▸ **AIM OF THE EXERCISE**
Find every line in the records that contains the word "what" and copy each of those lines. Matching is case-sensitive.

▸ **MATERIAL PROVIDED**
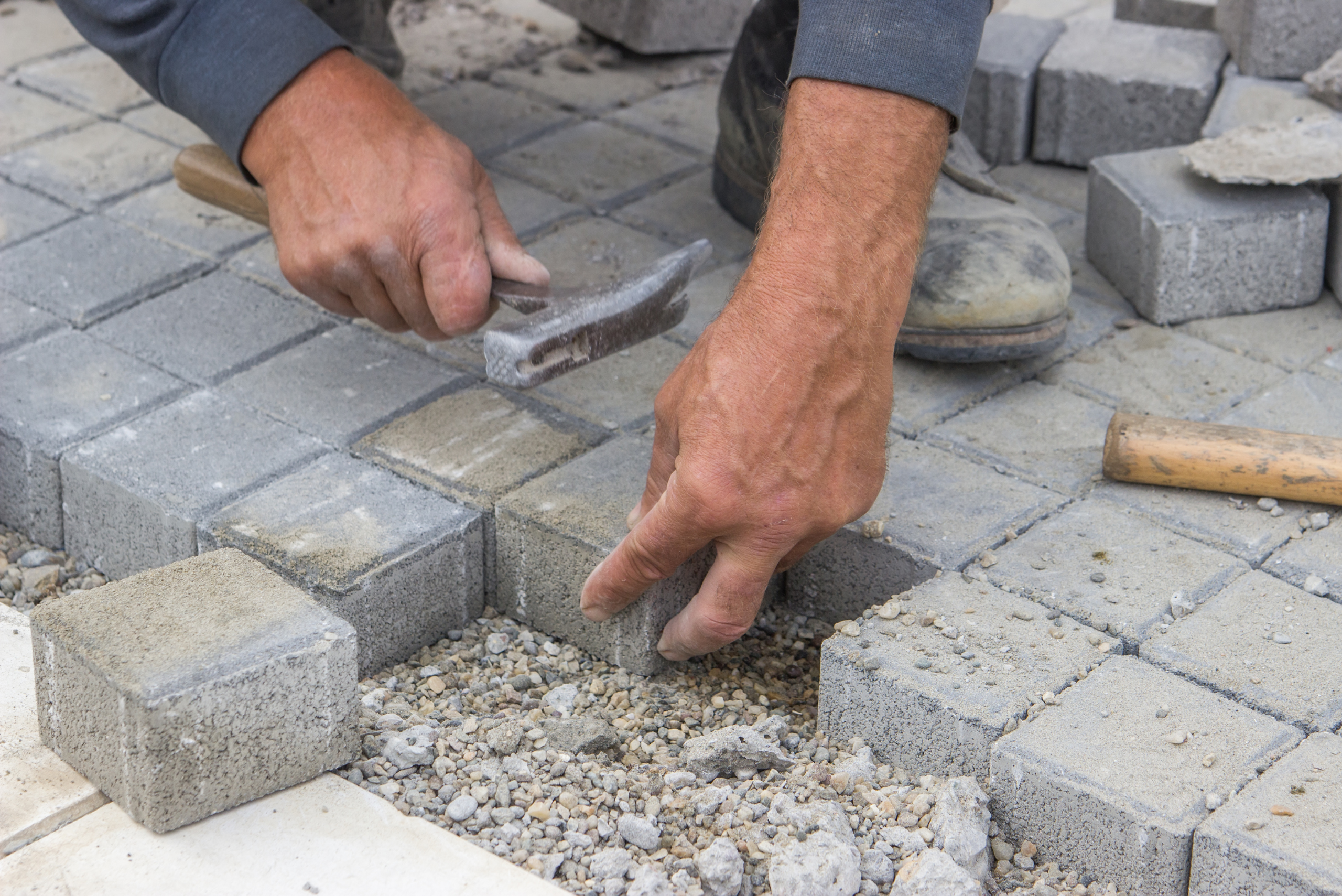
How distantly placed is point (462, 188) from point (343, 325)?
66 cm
---
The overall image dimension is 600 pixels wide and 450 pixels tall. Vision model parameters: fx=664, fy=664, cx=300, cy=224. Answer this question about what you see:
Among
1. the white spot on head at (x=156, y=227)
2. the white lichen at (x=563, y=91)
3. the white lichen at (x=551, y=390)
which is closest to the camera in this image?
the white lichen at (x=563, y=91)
* * *
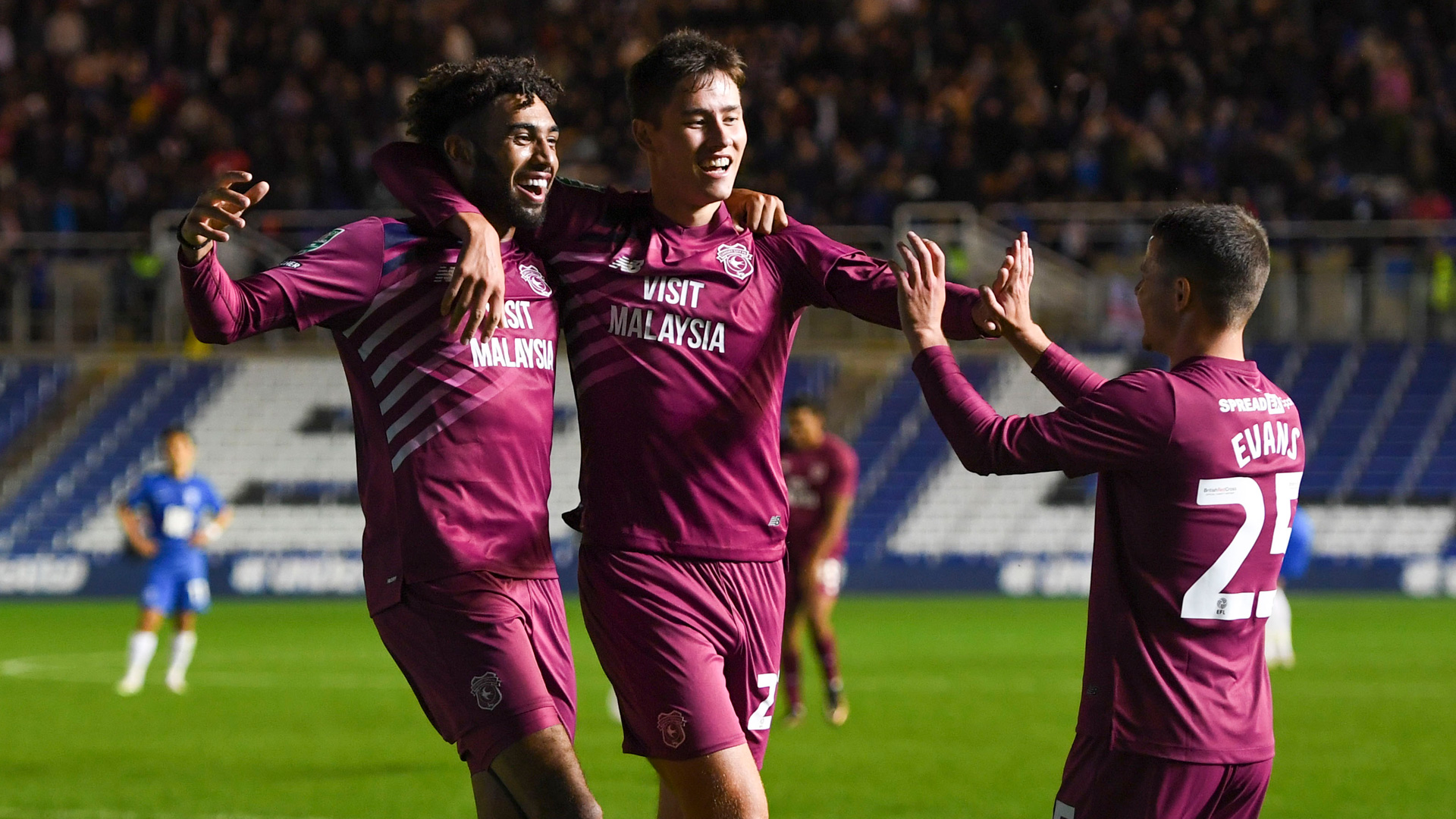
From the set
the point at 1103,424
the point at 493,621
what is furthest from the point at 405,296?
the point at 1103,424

▸ **THE OUTPUT**
The overall image dimension is 600 pixels wide and 450 pixels tall. Vision model parameters: fx=664, fy=664, cx=300, cy=224. Answer this question about what you see:
what is furthest from the point at 405,296?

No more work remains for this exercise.